Primary Outcome Measures :
  1. sensory-motor recovery level [ Time Frame: baseline ]
    Fugl Meyer assesment of paretic upper limb motor function is used to measure motor control recovery. It is a 226 point scoring system that includes the following sessions: range of motion, pain, sensation,motor function of upper and lower limbs, balance, coordination and velocity. We will aplly only two sessions: upper limb motor function and coordination/velocity, these sessions totalize 66 points


Secondary Outcome Measures :
  1. Cortical excitabilit level [ Time Frame: baseline ]
    it will be evaluated through single pulse transcranial magnetic stimulation paradigms (Neurosoft, Russia). Initially, rest motor threshold (RMT) will be determined by finding the lowest stimulator output that elicit motor evoked potential (MEP) around 50 μV (TMS Motor Threshold Assessment Tool -MTAT 2.0 - USA).
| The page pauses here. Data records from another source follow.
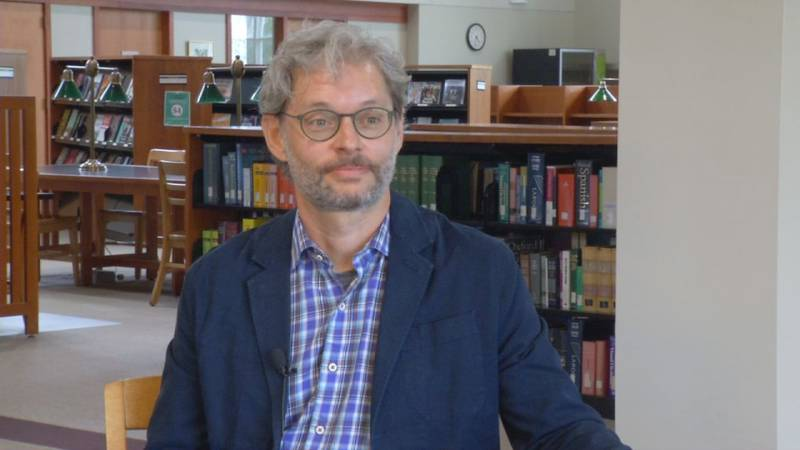 Professor Todd Knoop, of Cornell College, projects how he thinks the finances and economics of...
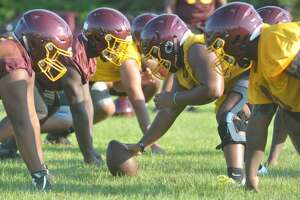 Players on the Beaumont United football team line up on Monday during the team's first practice of the 2019 season. Photo by Matt Faye/The Enterprise.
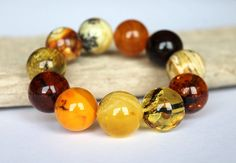 From Lithuania a massive Baltic amber bracelet, multicolour by AmberDesign8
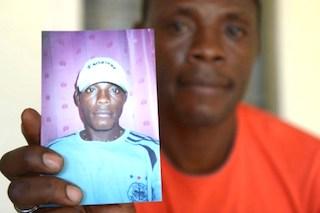 Ferdinand Bengondo, shows the photo of Salomon Bengondo: sad story of neglect
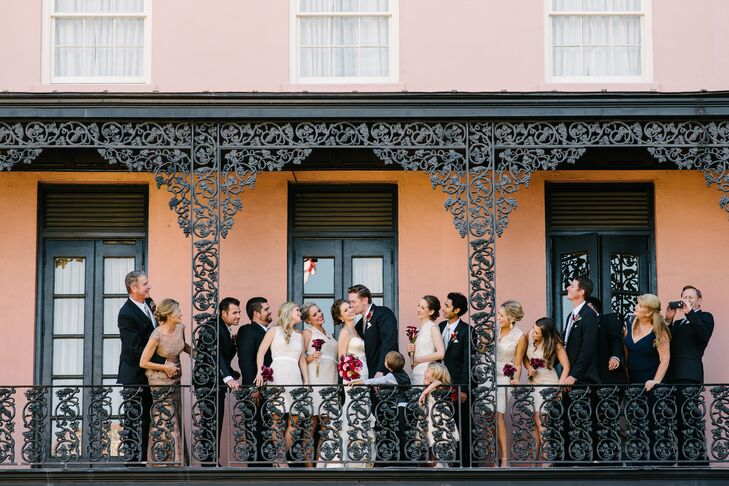 Jaclyn opted for neutral lace bridesmaid dresses because she didn't want her color palette to be restricted to whatever tone she settled on for their dresses. Instead, she added a pop of color through their burgundy bouquets.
For RMT measure, a figure-eight coil connected to the magnetic stimulator held manually at 45 degrees from the midline, will be placed over the right primary motor cortex of lesioned and non lesioned hemisphere (C3 and/or C4 - 10/20 System). After, motor evoked potential will be evaluet by 20 pulses firing with 120% of RMT

  2. level of cortical electrical activity [ Time Frame: baseline ]

    Patients will perform an assessment of brain activity through the EEG. Initially, patients will be placed seated in a chair at 90cm in front of a computer. Then, the equipment will be assembled, the points according to the 10-20 marking system will be identified: Cz, C3, C4, F3, F4, P3, P4, Fz and Pz.

    The protocol will follow the sequence of six consecutive moments (1 minute each) to monitor the patient's brain activity through Neuro Spectrum software.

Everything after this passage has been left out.